#### Description of the task:
Rewrite the stretch of the interview transcript from "VOTH: Well, obviously all" through "of the interview.", swapping "detectives" for "investigators".

#### Page extract:

☆ ☆ ☆ ☆ ☆

Thank you for being with us. Tom, what a case, and a longtime coming. Congratulations on a job well done.
The defense attorneys on with me today are claiming the prosecution threw a racial slur at the defense lawyer by saying that he spoke with an Irish accent. I don`t think that qualifies as race, since I`m Irish. I didn`t take any offense at it. What was this case really about, Tom Voth?
VOTH: Well, obviously the homicide and (INAUDIBLE). And the basis of it was -- what it came down to was the key being at the scene when we arrived. That narrows the suspect group down immensely.
GRACE: And what he`s saying, everyone, is that when the cops got there, the key to the door was still in the lock. So in your mind, Tom Voth, the lead detective on this case, who did it narrow down the murderers to?
VOTH: Well, obviously all those that had access to keys. That included the family members, of course, Nannette, a maid, and some workers, and anyone else we could locate that may have access to those keys.
GRACE: Tom, at the time when you first interviewed her, Nannette Johnston, did you believe her story?
VOTH: Well, the first interview was done by two other detectives. Of course, I was privy to it, I was able to listen to it. Then we re- interviewed her the next day and she basically said the same thing. And we found lies and omissions within the first three, four, five questions of the interview.
GRACE: Wow. Jury hands down a guilty verdict in the murder case against Nannette Johnston.
Let`s stop and remember Army Staff Sergeant Joseph Fuerst III, 26, Tampa, Florida, killed Afghanistan. Bronze Star, Purple Heart, Expert Marksmanship Badge. A police academy grad, loved the outdoors, airboating, parachuting, dancing the two step with his wife. Dream of settling in on new property the couple purchased before his death.
Leaves behind parents Joe and Barbara, brother Brian, widow Tara, also served the army and Afghanistan.
Joseph Fuerst, III, American hero.
Thanks to our guests and especially to you, and special good night for Maryland and Pennsylvania friends, Bonnie and Devon, winners of Gabriel`s Angel Foundation auction. Aren`t they beautiful?
And happy birthday to Georgia friend Jack, involved in so many charities, including Wesley (e Glenn, providing homes for mentally handicapped.
Jack (INAUDIBLE), happy birthday.
Everyone, I`ll see you tomorrow night, 8:00 sharp Eastern. And until then, good night, friend.

☆ ☆ ☆ ☆ ☆

#### Stored data:
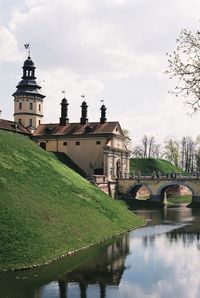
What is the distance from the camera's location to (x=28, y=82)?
3184 inches

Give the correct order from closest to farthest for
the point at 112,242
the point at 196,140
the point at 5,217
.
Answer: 1. the point at 5,217
2. the point at 112,242
3. the point at 196,140

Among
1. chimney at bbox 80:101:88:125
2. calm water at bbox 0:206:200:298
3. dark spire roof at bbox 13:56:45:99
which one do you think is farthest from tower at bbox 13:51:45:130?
calm water at bbox 0:206:200:298

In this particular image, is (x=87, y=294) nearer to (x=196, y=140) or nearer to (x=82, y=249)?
(x=82, y=249)

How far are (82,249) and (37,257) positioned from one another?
215 inches

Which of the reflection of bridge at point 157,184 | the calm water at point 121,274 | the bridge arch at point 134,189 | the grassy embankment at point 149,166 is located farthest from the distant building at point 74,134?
the calm water at point 121,274

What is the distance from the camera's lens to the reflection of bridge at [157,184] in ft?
245

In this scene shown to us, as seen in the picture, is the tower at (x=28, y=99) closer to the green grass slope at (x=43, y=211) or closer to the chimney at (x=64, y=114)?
the chimney at (x=64, y=114)

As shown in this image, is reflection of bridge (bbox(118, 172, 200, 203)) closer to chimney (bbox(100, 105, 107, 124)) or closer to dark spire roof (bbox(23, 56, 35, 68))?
chimney (bbox(100, 105, 107, 124))

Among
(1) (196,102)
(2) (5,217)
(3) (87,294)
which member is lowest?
(3) (87,294)

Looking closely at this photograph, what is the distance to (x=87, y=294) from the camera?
856 inches

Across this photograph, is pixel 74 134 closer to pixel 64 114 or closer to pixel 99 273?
pixel 64 114

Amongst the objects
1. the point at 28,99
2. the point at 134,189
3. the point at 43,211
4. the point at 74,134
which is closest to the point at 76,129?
the point at 74,134

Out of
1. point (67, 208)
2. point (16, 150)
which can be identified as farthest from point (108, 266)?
point (16, 150)

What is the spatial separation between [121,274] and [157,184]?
5123 centimetres
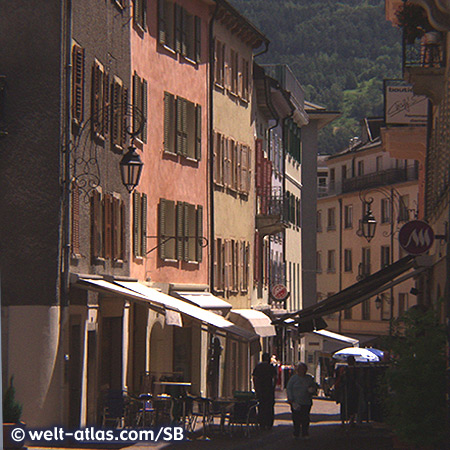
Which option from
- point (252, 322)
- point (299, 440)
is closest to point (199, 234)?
point (252, 322)

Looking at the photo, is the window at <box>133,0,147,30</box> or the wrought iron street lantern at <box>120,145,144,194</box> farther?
the window at <box>133,0,147,30</box>

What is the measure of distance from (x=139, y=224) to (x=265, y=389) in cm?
727

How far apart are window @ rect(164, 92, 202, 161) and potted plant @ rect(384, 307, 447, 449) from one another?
16.7 metres

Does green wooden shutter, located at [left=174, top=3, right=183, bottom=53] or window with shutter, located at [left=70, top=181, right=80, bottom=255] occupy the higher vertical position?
green wooden shutter, located at [left=174, top=3, right=183, bottom=53]

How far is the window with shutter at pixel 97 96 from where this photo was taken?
78.8 feet

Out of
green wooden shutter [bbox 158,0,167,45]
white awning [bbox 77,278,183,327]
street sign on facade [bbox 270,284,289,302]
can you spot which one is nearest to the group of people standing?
white awning [bbox 77,278,183,327]

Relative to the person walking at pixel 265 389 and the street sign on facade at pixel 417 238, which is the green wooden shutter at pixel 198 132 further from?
the street sign on facade at pixel 417 238

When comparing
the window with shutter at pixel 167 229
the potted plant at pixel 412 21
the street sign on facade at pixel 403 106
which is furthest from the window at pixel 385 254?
the potted plant at pixel 412 21

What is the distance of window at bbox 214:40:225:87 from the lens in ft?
128

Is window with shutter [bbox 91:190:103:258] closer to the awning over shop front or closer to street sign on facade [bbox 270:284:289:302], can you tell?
the awning over shop front

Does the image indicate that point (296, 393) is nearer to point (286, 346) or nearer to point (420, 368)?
point (420, 368)

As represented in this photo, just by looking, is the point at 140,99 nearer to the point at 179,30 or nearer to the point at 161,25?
the point at 161,25

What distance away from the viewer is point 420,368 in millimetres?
17281

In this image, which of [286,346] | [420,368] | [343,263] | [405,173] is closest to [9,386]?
[420,368]
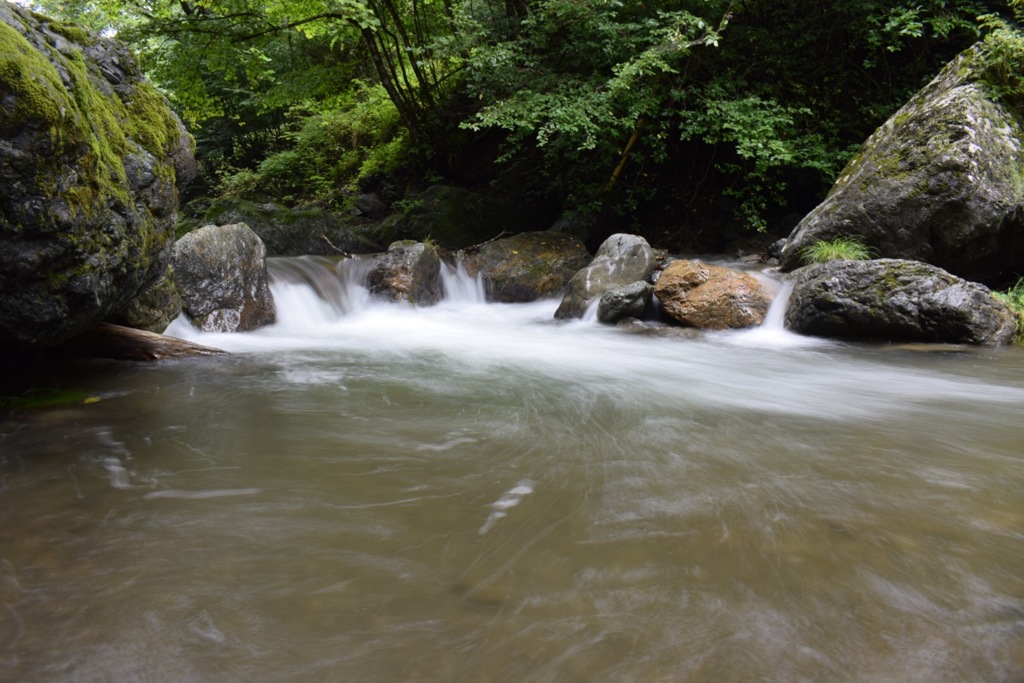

☆ ☆ ☆ ☆ ☆

#### Response to this exercise:
VOTH: Well, obviously all those that had access to keys. That included the family members, of course, Nannette, a maid, and some workers, and anyone else we could locate that may have access to those keys.
GRACE: Tom, at the time when you first interviewed her, Nannette Johnston, did you believe her story?
VOTH: Well, the first interview was done by two other investigators. Of course, I was privy to it, I was able to listen to it. Then we re- interviewed her the next day and she basically said the same thing. And we found lies and omissions within the first three, four, five questions of the interview.